I experienced an example of this phenomena first-hand in the form of a new BMW versus a new Tesla. BMW has a long history, and its interface has grown over the years. They have strived to maintain an interface that is familiar for repeat buyers. It was initially a clean interface, but over time it has been bogged down with baggage. The progression started with extra buttons on the dashboard. In time, they added similar buttons to the steering wheel. Then they added a joystick-like device on the console to manage all the features on a video screen. As more and more features were added, the menus on the video screen grew deeper and deeper, and it became less and less obvious where to look for the controls. More recently, they improved the video screen to be a touch screen, and they enabled all the same features from the joystick on the touch screen. Along the way, they added voice commands for the same features, but I don’t know anyone that is fluent enough speaking BMW to actually find all of the features. Most recently, they added Apple Carplay with Siri, but the two voice systems are overlapping, and not compatible. The result is a car with three or four or five different ways to do the same things. What a jumble of interfaces! By contrast, the Tesla has almost no buttons, and just a touch screen with limited depth of menus and a simple integrated set of voice commands (although I’m not sure anyone truly speaks the full Tesla vocabulary either).

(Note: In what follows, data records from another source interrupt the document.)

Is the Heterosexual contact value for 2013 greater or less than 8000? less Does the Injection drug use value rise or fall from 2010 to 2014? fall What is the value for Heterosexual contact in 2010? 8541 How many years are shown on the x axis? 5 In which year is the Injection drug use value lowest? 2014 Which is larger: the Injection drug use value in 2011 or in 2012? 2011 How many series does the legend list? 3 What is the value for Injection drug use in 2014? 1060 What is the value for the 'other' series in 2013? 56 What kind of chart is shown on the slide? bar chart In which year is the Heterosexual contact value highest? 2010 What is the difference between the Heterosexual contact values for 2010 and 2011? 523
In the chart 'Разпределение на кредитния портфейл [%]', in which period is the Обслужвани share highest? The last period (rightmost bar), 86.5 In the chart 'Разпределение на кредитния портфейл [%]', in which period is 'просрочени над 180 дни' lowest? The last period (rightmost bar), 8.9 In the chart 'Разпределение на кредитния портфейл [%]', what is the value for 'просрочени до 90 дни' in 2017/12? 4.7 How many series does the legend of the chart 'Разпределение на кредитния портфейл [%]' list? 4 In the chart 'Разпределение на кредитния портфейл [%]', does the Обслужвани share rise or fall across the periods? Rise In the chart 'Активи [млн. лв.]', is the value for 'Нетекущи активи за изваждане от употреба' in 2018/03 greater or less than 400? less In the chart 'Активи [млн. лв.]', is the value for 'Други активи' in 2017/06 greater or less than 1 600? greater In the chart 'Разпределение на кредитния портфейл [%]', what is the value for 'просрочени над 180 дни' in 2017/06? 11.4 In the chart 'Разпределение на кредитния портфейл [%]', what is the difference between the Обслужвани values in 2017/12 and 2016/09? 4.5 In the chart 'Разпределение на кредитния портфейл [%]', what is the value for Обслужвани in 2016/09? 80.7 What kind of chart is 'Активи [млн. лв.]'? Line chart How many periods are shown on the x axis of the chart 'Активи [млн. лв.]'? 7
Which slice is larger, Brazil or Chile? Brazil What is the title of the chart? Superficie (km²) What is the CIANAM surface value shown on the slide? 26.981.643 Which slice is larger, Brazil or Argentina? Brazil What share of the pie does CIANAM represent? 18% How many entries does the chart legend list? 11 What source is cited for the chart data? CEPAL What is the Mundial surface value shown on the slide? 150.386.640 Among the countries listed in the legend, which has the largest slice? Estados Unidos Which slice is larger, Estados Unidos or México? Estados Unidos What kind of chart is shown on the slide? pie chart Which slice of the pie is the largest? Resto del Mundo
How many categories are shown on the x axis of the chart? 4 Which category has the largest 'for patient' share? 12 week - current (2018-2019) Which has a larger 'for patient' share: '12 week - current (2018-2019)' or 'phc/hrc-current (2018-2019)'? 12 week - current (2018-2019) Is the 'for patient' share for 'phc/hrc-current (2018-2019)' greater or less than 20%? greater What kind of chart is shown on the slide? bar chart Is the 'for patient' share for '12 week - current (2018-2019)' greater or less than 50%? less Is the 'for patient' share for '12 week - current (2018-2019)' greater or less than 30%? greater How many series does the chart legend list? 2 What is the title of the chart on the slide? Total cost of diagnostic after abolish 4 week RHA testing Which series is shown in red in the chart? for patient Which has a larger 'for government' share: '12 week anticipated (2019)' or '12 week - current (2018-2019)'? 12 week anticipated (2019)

One of my favorite sayings is “if you want to move forward, you have to pick up your back foot.” BMW is an example of an interface where they did not pick up their back foot and drop the old ways in favor of the new. They stayed rooted in the old and just layered on one after another duplicate controls. The result is a complex interface that is anything but ‘ultimate.’
We have to maintain a willingness to break with the past as we innovate, and not get trapped in the BMW cycle of layering on top of layering. As we invent new and creative ways to accomplish tasks, we have to be willing to pick up our back foot and let go of old ways. We have to embrace the new and remove the old. To keep it simple, we have to eliminate the complexity of too many options to achieve the same result and eliminate the tech-debt that is preventing us from building products to be what they are supposed to be.